Jawa Pos Radar Lawu – Salah satu pelaku penembakan tragis bos rental di Rest Area KM 45 Tol Tangerang Merak berhasil diringkus polisi.
Ajat Supriatna (32), yang mengaku sebagai anggota TNI AU saat insiden terjadi, ditangkap di rumah saudaranya di Kecamatan Picung, Kabupaten Pandeglang, Jumat (3/1).
Kasatreskrim Polres Pandeglang, Iptu Alfian Yusuf, menjelaskan Ajat adalah bagian dari komplotan yang menyewa mobil Honda Brio milik korban Ilyas Abdurahman (IAS), bos rental mobil yang tewas dalam insiden tersebut.
Ajat disebut disuruh oleh pelaku lain, IM, untuk mencari mobil rental yang nantinya digadaikan.
"Dia hanya bertugas mencari mobil rental, lalu menyerahkannya kepada IM. Selanjutnya, mobil itu digadaikan, tapi IM tidak menyebut kepada siapa," kata Alfian dilansir Radar Lawu dari Radar Jombang.

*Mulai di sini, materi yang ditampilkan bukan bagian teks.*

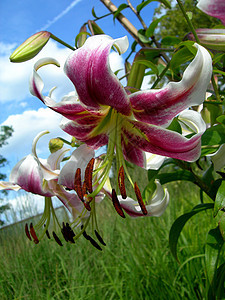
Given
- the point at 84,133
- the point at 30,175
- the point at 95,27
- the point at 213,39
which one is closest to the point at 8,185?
the point at 30,175

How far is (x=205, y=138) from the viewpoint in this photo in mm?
439

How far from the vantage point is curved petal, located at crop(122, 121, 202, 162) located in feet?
1.24

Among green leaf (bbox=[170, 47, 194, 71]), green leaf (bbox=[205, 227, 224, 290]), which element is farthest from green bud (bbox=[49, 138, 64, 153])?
green leaf (bbox=[205, 227, 224, 290])

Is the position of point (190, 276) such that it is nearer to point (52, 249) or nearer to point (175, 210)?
point (175, 210)

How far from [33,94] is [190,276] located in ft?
4.80

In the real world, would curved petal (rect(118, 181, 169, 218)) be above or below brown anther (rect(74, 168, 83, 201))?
below

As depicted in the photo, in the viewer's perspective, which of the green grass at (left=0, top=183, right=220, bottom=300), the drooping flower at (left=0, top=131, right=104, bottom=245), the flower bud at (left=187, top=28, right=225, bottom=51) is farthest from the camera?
the green grass at (left=0, top=183, right=220, bottom=300)

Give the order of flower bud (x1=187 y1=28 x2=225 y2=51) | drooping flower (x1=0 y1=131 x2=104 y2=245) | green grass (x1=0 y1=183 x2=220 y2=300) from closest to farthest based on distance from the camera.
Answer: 1. flower bud (x1=187 y1=28 x2=225 y2=51)
2. drooping flower (x1=0 y1=131 x2=104 y2=245)
3. green grass (x1=0 y1=183 x2=220 y2=300)

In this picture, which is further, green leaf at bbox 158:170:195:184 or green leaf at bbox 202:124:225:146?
green leaf at bbox 158:170:195:184

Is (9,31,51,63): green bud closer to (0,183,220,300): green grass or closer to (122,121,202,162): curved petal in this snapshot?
(122,121,202,162): curved petal

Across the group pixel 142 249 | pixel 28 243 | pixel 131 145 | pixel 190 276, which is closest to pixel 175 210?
pixel 142 249

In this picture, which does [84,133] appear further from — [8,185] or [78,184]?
[8,185]

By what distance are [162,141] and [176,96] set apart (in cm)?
8

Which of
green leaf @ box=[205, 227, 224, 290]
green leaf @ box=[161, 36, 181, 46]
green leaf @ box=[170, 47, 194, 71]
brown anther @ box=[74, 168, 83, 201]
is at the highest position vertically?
green leaf @ box=[161, 36, 181, 46]
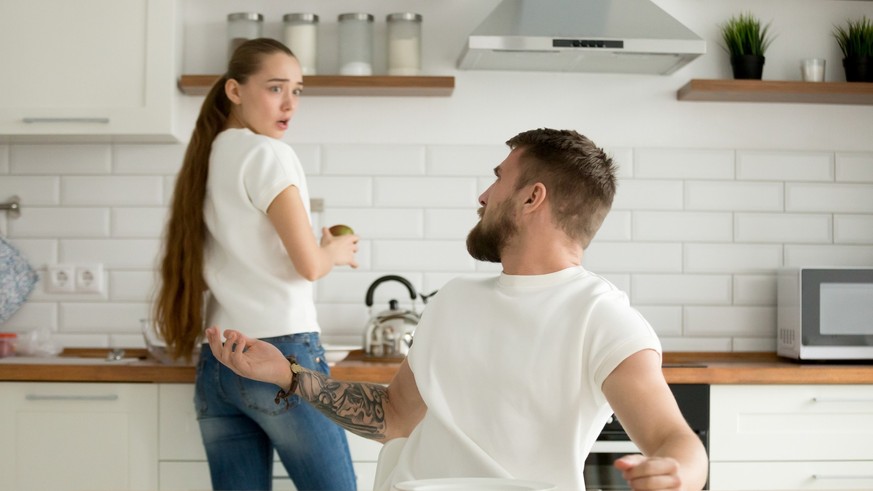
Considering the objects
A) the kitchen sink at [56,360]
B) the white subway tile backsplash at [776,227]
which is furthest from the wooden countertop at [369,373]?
the white subway tile backsplash at [776,227]

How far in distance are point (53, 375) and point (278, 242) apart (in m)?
0.90

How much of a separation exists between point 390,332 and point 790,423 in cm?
116

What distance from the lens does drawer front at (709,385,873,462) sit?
2777 mm

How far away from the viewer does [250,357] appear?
1.54 meters

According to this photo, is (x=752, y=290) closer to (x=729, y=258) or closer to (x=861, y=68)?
(x=729, y=258)

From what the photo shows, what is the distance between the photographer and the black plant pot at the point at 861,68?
3303 mm

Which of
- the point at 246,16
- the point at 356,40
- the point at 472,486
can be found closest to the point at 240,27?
the point at 246,16

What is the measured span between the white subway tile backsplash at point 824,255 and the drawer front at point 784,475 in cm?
81

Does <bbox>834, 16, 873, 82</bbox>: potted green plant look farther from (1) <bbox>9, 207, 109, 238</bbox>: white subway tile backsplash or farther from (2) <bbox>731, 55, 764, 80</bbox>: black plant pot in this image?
(1) <bbox>9, 207, 109, 238</bbox>: white subway tile backsplash

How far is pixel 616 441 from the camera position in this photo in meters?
2.75

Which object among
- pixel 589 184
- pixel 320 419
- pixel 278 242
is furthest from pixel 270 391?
pixel 589 184

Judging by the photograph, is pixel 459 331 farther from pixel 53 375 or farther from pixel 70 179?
pixel 70 179

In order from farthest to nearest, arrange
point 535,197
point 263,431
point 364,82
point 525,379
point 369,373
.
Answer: point 364,82
point 369,373
point 263,431
point 535,197
point 525,379

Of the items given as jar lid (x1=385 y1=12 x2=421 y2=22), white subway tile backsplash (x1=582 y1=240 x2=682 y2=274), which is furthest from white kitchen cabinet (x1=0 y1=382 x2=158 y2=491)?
white subway tile backsplash (x1=582 y1=240 x2=682 y2=274)
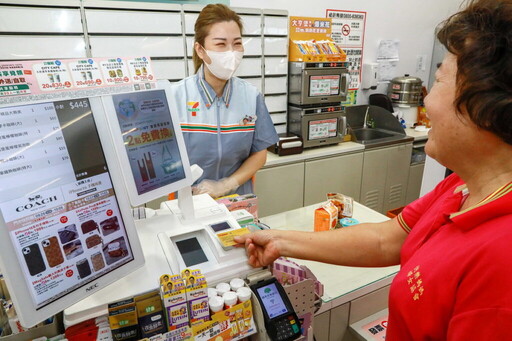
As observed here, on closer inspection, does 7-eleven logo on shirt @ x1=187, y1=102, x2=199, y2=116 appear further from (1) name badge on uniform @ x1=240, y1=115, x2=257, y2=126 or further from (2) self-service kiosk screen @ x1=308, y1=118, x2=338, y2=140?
(2) self-service kiosk screen @ x1=308, y1=118, x2=338, y2=140

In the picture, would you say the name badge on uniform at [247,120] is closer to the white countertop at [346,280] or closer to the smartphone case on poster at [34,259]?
the white countertop at [346,280]

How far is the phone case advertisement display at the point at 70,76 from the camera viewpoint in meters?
0.68

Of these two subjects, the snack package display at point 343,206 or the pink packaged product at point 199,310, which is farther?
the snack package display at point 343,206

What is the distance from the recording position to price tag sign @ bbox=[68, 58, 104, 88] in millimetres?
778

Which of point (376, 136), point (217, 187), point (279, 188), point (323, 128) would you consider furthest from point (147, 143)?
point (376, 136)

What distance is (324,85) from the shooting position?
3.12 meters

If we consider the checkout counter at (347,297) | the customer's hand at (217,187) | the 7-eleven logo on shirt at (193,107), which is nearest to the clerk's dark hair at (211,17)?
the 7-eleven logo on shirt at (193,107)

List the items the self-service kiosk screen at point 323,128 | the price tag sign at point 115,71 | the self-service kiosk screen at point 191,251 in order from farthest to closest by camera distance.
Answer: the self-service kiosk screen at point 323,128, the self-service kiosk screen at point 191,251, the price tag sign at point 115,71

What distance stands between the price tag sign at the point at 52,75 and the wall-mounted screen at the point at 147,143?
4.0 inches

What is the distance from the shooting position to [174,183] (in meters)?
1.01

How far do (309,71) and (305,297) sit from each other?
2.39m

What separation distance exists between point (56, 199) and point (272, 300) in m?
0.54

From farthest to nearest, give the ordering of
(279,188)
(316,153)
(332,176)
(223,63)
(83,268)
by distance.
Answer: (332,176) < (316,153) < (279,188) < (223,63) < (83,268)

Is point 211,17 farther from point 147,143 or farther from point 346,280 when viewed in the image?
point 346,280
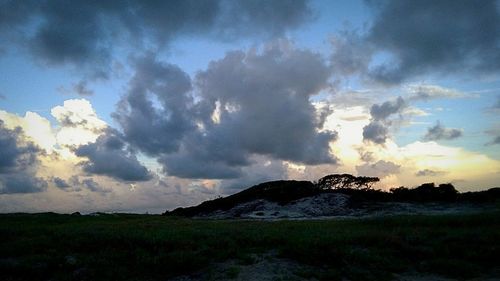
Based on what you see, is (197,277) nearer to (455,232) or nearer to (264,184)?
(455,232)

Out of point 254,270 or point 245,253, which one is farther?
point 245,253

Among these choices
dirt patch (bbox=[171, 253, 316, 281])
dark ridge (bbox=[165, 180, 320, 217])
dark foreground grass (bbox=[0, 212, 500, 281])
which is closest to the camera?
dirt patch (bbox=[171, 253, 316, 281])

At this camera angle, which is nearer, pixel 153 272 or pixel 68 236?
pixel 153 272

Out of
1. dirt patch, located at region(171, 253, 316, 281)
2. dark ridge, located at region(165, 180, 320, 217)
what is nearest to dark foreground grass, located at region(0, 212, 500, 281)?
dirt patch, located at region(171, 253, 316, 281)

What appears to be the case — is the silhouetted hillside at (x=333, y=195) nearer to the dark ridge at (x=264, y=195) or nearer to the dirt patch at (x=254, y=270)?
the dark ridge at (x=264, y=195)

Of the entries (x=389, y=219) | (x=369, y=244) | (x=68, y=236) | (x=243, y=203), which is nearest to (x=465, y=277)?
(x=369, y=244)

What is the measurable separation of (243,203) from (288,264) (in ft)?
144

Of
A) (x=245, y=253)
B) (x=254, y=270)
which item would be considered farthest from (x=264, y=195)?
(x=254, y=270)

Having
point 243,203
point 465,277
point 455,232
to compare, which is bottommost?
point 465,277

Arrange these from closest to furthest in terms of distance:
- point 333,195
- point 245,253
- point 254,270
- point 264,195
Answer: point 254,270, point 245,253, point 333,195, point 264,195

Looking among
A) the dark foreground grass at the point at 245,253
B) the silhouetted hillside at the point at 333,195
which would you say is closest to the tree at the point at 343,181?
the silhouetted hillside at the point at 333,195

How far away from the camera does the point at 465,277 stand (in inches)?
635

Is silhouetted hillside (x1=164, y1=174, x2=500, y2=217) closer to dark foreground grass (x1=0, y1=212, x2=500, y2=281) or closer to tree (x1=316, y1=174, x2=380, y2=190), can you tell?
tree (x1=316, y1=174, x2=380, y2=190)

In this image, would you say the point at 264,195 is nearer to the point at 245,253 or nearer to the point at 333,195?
the point at 333,195
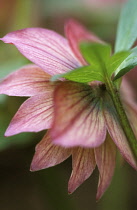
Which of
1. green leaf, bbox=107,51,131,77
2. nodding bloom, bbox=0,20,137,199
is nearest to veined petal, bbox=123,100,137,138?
nodding bloom, bbox=0,20,137,199

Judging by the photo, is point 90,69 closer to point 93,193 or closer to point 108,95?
point 108,95

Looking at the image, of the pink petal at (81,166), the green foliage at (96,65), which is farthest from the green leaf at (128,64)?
the pink petal at (81,166)

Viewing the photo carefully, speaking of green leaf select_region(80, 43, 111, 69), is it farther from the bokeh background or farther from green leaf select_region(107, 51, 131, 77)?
the bokeh background

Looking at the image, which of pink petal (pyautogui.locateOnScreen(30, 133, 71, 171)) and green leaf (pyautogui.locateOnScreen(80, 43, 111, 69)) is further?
pink petal (pyautogui.locateOnScreen(30, 133, 71, 171))

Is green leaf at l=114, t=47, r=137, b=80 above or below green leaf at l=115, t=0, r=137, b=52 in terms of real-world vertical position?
below

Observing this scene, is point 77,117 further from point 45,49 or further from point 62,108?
point 45,49

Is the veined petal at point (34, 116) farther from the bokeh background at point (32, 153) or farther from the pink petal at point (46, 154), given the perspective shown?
the bokeh background at point (32, 153)
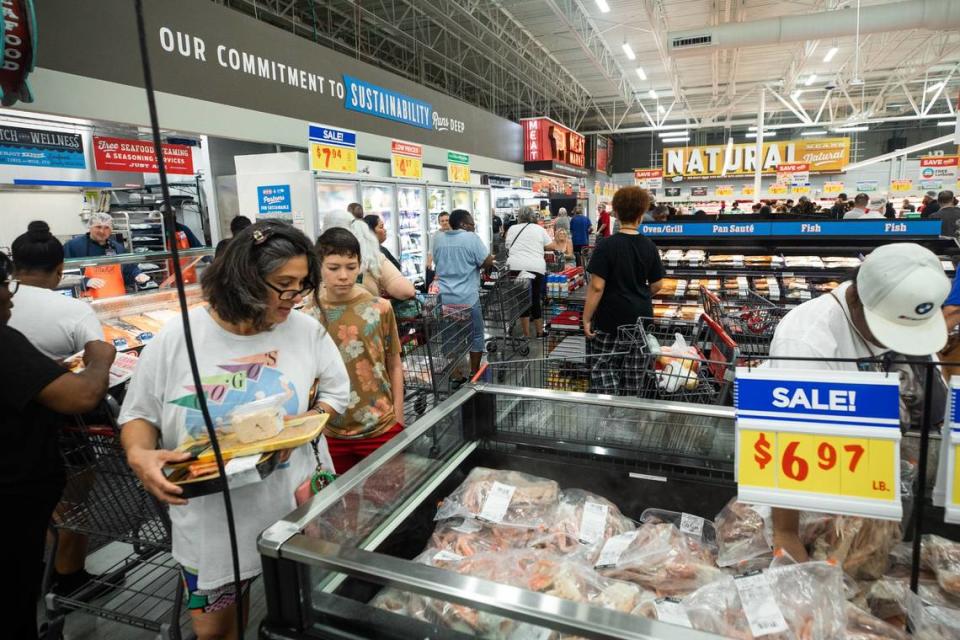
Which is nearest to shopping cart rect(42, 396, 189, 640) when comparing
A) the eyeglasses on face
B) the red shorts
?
the red shorts

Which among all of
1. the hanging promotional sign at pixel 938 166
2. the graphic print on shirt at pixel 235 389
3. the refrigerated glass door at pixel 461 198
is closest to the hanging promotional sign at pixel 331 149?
the refrigerated glass door at pixel 461 198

Kronologi Penembakan Ilyas, Bos Rental, Pelaku Ngaku Anggota TNI AU
Insiden ini bermula ketika Agam Muhammad (26), anak IAS, bersama ayahnya melacak mobil rental menggunakan GPS setelah mengetahui dua perangkat GPS mobil dipotong pelaku di wilayah Pandeglang.
Mereka berhasil menghadang mobil Brio di pertigaan Saketi, Pandeglang.
Namun, situasi berubah tegang ketika Ajat mengeluarkan senjata api sambil mengancam.
"Dia bilang, 'Saya anggota TNI AU, awas kalian!', sambil menodongkan senjata," ungkap Agam.
Situasi semakin memanas ketika mobil Sigra hitam, yang diduga milik rekan pelaku, datang dan menabrak kendaraan tim rental. Kedua mobil pelaku pun melarikan diri.
Agam bersama tim kembali membuntuti pelaku hingga ke Balaraja, Tangerang.
Namun, meski telah meminta pendampingan dari Polsek, permintaan mereka ditolak.
"Petugas di Polsek konfirmasi ke Kapolsek, tapi hasilnya tetap tidak ada pendampingan. Padahal kami hanya ingin perlindungan karena tahu pelaku bersenjata," tambah Agam.
Penembakan Tragis Bos Rental di Rest Area
Aksi kejar-kejaran berakhir di Rest Area KM 45 Tol Tangerang-Merak, ketika mobil pelaku dihentikan.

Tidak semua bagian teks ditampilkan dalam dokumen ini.